Among Africans the Marutse yield an example. Under these, when visited by Holub, were 18 large tribes subdivided into 83 smaller ones—tribes held as vassals of the Marutse, but of which not more than a quarter paid tribute. Strongly contrasted is the condition of the Anyasa, a tribe Edition: current; Page: [481] subject to the Makololo, who “cannot begin to cultivate for themselves till they have first ‘finished the chief’s farm,’ ” who give to the chief the greater part of the game they kill, and are “governed like prisoners of war.” Then, at the other extreme, we have the almost nominal subjection in a Damara kraal; where of all the cattle the fourth, belonging to the chief, have to be looked after by the people, and where “the perquisites for taking care of the chief’s cattle consisted of the milk of the cows, and occasionally a calf or lamb.” Of the various forms of this industrial regulation among Asiatic peoples, here is one from the Kukies:—
“The revenue exacted by these chieftains is paid in kind and labour. In the former each able-bodied man pays annually a basket of rice containing about two maunds: out of each brood of pigs or fowls reared in the village, one of the young becomes the property of the Rájáh, and he is further entitled to one quarter of every animal killed in the chase, and, in addition, to one of the tusks of each elephant so slain. In labour, his entire population are bound to devote four days in each year, in a body, for the purpose of cultivating his private fields.”
A similar state of things existed in ancient Yucatan. The common people cultivated the estates, and erected the houses, of their lords, and gave them a part of the produce of hunting, fishing, &c. Then ancient Mexico furnished evidence showing how serfdom or slavery varies according to the natures of the rulers.

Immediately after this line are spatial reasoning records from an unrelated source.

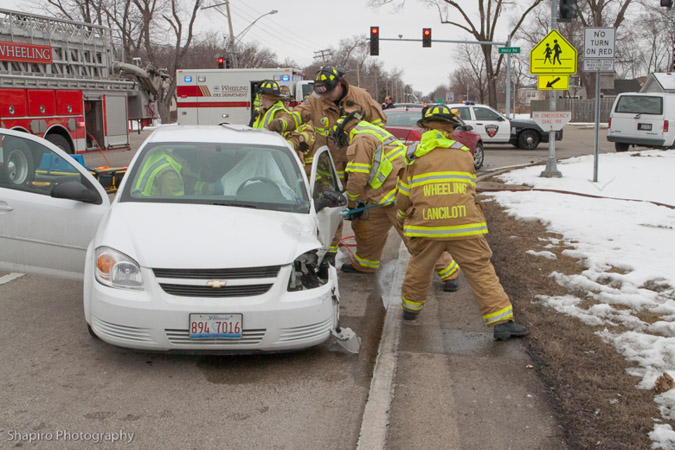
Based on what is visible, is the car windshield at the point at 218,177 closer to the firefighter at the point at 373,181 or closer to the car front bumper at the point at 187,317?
the firefighter at the point at 373,181

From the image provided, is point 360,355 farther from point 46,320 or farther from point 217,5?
point 217,5

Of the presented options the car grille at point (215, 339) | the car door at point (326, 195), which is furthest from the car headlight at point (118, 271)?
the car door at point (326, 195)

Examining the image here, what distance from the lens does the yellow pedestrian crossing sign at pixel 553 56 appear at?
13.1 m

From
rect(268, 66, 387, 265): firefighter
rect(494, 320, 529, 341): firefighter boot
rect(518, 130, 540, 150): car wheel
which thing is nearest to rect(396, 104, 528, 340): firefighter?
rect(494, 320, 529, 341): firefighter boot

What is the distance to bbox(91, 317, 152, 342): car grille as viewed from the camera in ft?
14.3

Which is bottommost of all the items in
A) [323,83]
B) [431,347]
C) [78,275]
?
[431,347]

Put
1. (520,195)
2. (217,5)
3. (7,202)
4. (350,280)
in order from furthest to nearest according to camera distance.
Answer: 1. (217,5)
2. (520,195)
3. (350,280)
4. (7,202)

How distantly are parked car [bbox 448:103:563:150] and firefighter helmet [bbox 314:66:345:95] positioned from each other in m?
15.2

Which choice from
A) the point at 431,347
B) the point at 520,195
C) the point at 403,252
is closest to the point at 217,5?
the point at 520,195

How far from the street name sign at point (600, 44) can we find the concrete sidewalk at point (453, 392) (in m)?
8.92

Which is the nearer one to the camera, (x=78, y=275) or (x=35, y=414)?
(x=35, y=414)

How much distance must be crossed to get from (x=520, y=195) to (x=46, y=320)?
8042 mm

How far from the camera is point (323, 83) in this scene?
7602mm

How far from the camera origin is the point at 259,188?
18.2 ft
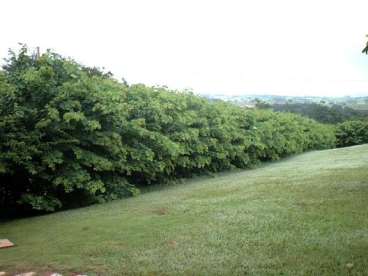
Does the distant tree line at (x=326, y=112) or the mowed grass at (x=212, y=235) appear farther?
the distant tree line at (x=326, y=112)

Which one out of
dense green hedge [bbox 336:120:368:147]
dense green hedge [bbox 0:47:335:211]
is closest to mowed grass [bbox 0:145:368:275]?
dense green hedge [bbox 0:47:335:211]

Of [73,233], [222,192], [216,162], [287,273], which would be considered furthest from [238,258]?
[216,162]

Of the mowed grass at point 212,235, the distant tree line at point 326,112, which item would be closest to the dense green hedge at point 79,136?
the mowed grass at point 212,235

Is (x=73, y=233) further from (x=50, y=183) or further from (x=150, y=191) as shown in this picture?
(x=150, y=191)

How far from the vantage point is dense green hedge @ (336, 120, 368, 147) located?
27984 millimetres

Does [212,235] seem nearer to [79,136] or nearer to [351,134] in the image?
[79,136]

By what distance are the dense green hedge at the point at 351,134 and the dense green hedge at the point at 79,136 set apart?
18213 millimetres

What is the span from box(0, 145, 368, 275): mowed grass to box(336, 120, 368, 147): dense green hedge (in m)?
20.6

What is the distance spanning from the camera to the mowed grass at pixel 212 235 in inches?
165

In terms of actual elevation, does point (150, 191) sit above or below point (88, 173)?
below

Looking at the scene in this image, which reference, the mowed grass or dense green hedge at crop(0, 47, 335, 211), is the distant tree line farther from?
Result: the mowed grass

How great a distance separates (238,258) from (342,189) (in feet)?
12.5

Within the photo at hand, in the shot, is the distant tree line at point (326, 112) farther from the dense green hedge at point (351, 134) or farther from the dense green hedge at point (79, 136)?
the dense green hedge at point (79, 136)

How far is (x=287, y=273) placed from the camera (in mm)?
3834
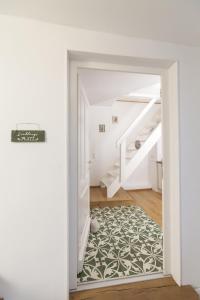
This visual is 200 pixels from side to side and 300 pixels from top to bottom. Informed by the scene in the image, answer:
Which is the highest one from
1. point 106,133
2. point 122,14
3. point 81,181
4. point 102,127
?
point 122,14

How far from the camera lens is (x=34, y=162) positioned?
1.29m

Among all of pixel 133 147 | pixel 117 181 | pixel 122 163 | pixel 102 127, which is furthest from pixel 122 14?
pixel 133 147

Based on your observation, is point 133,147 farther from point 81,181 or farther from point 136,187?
point 81,181

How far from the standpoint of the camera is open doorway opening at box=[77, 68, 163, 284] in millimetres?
1837

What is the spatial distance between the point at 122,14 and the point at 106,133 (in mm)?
3536

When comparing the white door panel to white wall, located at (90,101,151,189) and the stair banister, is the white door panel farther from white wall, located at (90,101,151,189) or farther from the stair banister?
white wall, located at (90,101,151,189)

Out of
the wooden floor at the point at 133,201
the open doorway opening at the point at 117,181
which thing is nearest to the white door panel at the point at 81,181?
the open doorway opening at the point at 117,181

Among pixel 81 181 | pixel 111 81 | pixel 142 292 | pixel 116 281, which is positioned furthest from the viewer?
pixel 111 81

“A slave in an Indian tribe, as Las Casas remarks, possessed his house, his hearth, his private property, his farm, his wife, his children, and his liberty, except when at certain stated times his lord had need of him, to build his house, or labour upon a field, or at other similar things which occurred at stated intervals.”
Not so was it under the white savages from Europe. After the above passage Helps quotes a letter from the Auditors of Mexico to the emperor in 1552, which says:—
“Granted that amongst the Indians there were slaves, the one servitude is very different from the other. The Indians treated their slaves as relations and vassals; the Christians as dogs.”
As further showing variety in origin and nature, may be Edition: current; Page: [482] recalled the fact named in the last chapter concerning Madagascar, where owners of slaves sometimes assigned to them portions of land for cultivation, giving them certain shares of the produce: slaves becoming serfs.
§ 803. Leaving introductory illustrations, let us now observe more systematically the extent and quality of the institution as it has existed and still exists. We may fitly begin with societies in which it is, or has been, universal.
In Dahomey, where the king owns everything, everyone is his slave, or more properly his serf.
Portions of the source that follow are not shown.